I think I have settled on the epitaph for my tombstone: Have Fun and Be Kind. Actually, while I concede the certainty of mortality, I don’t really want a tombstone. I would prefer that my lifeless body be cremated and my bones crushed, so my powdery remains could be scattered at sea, perhaps in Bodega Bay following my father (or further out if the charter boat captain isn’t too stingy about using fuel). Then the gritty grey plume of my exiting ghost would settle out as a thin dusting on the muddy surface of the sea floor, and in time my ashes would get pressed into a thin-banded shale or mudstone of future millennia.

The only uncertainty about human extinction is its timing: Will it occur in the distant future when the sun expands into a Red Giant and consumes the inner planets, or will it be an unnecessarily premature self-inflicted demise by some combination of war (whether radioactive or merely with firearms), environmental exhaustion and climate change? I suspect humanity will select option B, but — through the magical power of denial — conceptualize the experience as victimization by unanticipated natural catastrophes. In any event, I do not find the inevitability of human extinction to be regrettable. Humanity is but one of many simultaneous and transitory expressions of Life On Earth, and this earth is only a minute speck of an unimaginably vast universe that can obviously sprout life. So relax, the earth and the universe will carry on majestically without us; we are as unnecessary to them as the dinosaurs were.

**Data lines:**

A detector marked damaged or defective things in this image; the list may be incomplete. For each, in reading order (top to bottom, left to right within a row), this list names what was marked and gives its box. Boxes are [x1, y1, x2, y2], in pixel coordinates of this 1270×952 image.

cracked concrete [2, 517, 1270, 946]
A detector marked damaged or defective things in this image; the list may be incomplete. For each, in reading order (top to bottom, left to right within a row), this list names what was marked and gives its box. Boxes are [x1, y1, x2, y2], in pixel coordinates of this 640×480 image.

**What you will do:**
**A.** Could you print, word for word, the part of the passage on mortality and human extinction that opens with the words containing "I think I have" and closes with "of future millennia."?
**B.** How would you render this sentence from the passage on mortality and human extinction in Spanish: "So relax, the earth and the universe will carry on majestically without us; we are as unnecessary to them as the dinosaurs were."

**Exercise solutions:**
**A.**
I think I have settled on the epitaph for my tombstone: Have Fun and Be Kind. Actually, while I concede the certainty of mortality, I don’t really want a tombstone. I would prefer that my lifeless body be cremated and my bones crushed, so my powdery remains could be scattered at sea, perhaps in Bodega Bay following my father (or further out if the charter boat captain isn’t too stingy about using fuel). Then the gritty grey plume of my exiting ghost would settle out as a thin dusting on the muddy surface of the sea floor, and in time my ashes would get pressed into a thin-banded shale or mudstone of future millennia.

**B.** Así que relájate, la Tierra y el universo seguirán adelante majestuosamente sin nosotros; somos tan innecesarios para ellos como lo fueron los dinosaurios.